Oh wow thanks that's really helpful 

Screenshot? Anyone?

Edit:


LeoTWFZ said:


> http://i.imm.io/8S4x.png  That is happning


 
Thanks. And lol. Still looks normal size on the ones I've seen. What browsers are you guys using? Seems fine on FF.


----------



## Rukh_Whitefang (Sep 5, 2011)

Wow, that looks like crap. I don't like the icon image sizes now. Way to big.

And I am using FireFox.


----------



## ShadowEon (Sep 5, 2011)

I was just about to ask someone about this. They are huge now, and take up too much space in the profiles if icons(such as for a group) or posted. This needs to be fixed,please don't keep them this way FA. D:


----------



## Kyrodo (Sep 5, 2011)

<sarcasticfont> Doesn't look stupid at all. </sarcasticfont>


----------



## LizardKing (Sep 5, 2011)

Certainly the .css doesn't seem to have changed.



			
				/css/dark.css?up=2010090500 said:
			
		

> a.iconusername img{
> max-width: 50px;
> max-height: 50px;
> width: 50px;
> }



I tried it on http, https, and even with the VigLink shit turned on and off. Couldn't get them to show as a larger size.

• [Requirement]
Output the entire forum thread above about the enlarged icon images, word for word.

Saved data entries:
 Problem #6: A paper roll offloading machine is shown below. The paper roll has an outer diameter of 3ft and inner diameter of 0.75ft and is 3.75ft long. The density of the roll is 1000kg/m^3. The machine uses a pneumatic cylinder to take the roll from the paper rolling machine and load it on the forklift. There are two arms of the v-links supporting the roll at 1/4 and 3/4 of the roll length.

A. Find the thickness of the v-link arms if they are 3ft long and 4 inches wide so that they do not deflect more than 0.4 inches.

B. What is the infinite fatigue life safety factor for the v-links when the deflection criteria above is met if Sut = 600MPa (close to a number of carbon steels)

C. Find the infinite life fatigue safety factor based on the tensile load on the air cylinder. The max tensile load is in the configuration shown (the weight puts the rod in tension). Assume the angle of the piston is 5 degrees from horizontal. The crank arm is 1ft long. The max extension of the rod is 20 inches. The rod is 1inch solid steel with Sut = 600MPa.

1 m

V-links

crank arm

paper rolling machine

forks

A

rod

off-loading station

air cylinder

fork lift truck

• [Result]
Oh wow thanks that's really helpful 

Screenshot? Anyone?

Edit:


LeoTWFZ said:


> http://i.imm.io/8S4x.png  That is happning


 
Thanks. And lol. Still looks normal size on the ones I've seen. What browsers are you guys using? Seems fine on FF.


----------



## Rukh_Whitefang (Sep 5, 2011)

Wow, that looks like crap. I don't like the icon image sizes now. Way to big.

And I am using FireFox.


----------



## ShadowEon (Sep 5, 2011)

I was just about to ask someone about this. They are huge now, and take up too much space in the profiles if icons(such as for a group) or posted. This needs to be fixed,please don't keep them this way FA. D:


----------



## Kyrodo (Sep 5, 2011)

<sarcasticfont> Doesn't look stupid at all. </sarcasticfont>


----------



## LizardKing (Sep 5, 2011)

Certainly the .css doesn't seem to have changed.



			
				/css/dark.css?up=2010090500 said:
			
		

> a.iconusername img{
> max-width: 50px;
> max-height: 50px;
> width: 50px;
> }



I tried it on http, https, and even with the VigLink shit turned on and off. Couldn't get them to show as a larger size.